Short problem:
Could you reproduce, word for word, the lines of the listing below, starting with the line containing "From where the photo" and going on through the last line of the listing?

----------------------------------------

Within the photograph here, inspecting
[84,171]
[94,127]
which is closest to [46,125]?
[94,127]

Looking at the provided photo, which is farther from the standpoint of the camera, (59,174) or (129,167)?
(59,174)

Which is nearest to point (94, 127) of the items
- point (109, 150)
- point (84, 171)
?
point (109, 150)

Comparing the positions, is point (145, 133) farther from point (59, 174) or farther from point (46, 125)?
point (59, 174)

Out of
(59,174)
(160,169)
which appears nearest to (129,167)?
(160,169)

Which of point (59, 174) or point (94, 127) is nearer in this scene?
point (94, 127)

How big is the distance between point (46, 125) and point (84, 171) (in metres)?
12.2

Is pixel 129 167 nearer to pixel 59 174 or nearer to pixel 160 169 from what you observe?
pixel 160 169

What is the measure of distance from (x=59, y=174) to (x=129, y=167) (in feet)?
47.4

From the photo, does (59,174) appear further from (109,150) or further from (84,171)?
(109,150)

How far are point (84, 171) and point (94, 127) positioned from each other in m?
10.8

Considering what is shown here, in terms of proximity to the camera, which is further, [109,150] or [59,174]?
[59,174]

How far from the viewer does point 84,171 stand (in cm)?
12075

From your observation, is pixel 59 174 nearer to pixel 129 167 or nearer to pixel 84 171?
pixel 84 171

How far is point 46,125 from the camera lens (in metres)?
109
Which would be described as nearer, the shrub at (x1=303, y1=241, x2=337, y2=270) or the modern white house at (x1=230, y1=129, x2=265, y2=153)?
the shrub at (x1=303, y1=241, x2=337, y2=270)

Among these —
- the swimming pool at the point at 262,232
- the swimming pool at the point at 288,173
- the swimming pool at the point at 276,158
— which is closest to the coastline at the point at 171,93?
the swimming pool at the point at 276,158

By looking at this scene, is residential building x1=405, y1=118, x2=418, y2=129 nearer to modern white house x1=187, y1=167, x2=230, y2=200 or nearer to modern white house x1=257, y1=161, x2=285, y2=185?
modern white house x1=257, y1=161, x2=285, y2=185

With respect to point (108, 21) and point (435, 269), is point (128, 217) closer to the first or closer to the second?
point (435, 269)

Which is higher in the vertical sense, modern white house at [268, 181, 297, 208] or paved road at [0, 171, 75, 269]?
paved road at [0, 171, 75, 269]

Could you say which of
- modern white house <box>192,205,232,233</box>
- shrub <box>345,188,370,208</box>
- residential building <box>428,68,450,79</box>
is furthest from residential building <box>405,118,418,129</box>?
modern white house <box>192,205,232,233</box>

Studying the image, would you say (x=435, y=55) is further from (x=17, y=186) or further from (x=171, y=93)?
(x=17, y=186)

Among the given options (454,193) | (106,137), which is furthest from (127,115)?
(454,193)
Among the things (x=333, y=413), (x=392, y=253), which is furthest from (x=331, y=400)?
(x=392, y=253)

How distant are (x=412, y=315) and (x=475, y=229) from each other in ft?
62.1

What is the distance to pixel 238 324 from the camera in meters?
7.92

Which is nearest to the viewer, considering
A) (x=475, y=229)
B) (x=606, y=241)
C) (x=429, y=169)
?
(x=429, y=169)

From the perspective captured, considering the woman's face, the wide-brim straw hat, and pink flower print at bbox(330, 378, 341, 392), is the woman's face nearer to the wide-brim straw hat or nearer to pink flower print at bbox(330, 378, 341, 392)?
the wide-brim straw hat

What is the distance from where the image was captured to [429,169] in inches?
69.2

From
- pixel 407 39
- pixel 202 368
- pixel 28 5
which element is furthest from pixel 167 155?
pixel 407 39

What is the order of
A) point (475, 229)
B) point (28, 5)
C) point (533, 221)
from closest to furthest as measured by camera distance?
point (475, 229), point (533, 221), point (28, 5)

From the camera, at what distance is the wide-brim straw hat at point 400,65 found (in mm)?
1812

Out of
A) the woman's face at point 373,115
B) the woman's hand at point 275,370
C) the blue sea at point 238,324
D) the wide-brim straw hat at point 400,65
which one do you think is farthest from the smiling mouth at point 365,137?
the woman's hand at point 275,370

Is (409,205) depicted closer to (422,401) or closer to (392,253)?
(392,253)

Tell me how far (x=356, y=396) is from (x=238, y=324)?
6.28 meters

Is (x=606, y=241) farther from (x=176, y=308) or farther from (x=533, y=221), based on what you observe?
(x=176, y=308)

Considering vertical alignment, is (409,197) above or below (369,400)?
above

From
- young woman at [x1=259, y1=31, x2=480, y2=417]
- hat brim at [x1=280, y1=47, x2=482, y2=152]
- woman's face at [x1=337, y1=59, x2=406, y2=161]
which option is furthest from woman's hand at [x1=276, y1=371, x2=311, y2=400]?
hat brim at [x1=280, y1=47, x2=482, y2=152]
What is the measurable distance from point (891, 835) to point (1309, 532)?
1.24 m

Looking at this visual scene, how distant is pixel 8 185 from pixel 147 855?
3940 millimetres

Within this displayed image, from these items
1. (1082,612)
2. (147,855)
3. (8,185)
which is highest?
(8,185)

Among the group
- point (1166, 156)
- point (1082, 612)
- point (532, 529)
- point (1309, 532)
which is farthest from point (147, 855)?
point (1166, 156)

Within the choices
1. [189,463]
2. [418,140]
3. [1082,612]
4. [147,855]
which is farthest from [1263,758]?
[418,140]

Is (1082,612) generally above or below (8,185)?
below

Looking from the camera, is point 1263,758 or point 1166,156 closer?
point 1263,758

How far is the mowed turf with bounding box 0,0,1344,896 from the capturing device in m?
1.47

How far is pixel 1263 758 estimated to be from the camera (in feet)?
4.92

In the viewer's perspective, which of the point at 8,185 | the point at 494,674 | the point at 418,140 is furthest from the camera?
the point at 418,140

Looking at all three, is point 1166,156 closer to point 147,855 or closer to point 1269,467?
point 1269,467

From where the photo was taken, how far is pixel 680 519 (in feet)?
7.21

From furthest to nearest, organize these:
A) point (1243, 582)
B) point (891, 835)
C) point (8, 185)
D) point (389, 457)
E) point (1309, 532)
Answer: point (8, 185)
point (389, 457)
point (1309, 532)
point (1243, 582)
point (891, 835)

----------------------------------------

Task solution:
From where the photo was taken, how far is pixel 680 519 (in feet)?
7.21

From furthest to nearest, organize these:
A) point (1243, 582)
B) point (891, 835)
C) point (8, 185)
D) point (389, 457)
E) point (1309, 532)
Answer: point (8, 185)
point (389, 457)
point (1309, 532)
point (1243, 582)
point (891, 835)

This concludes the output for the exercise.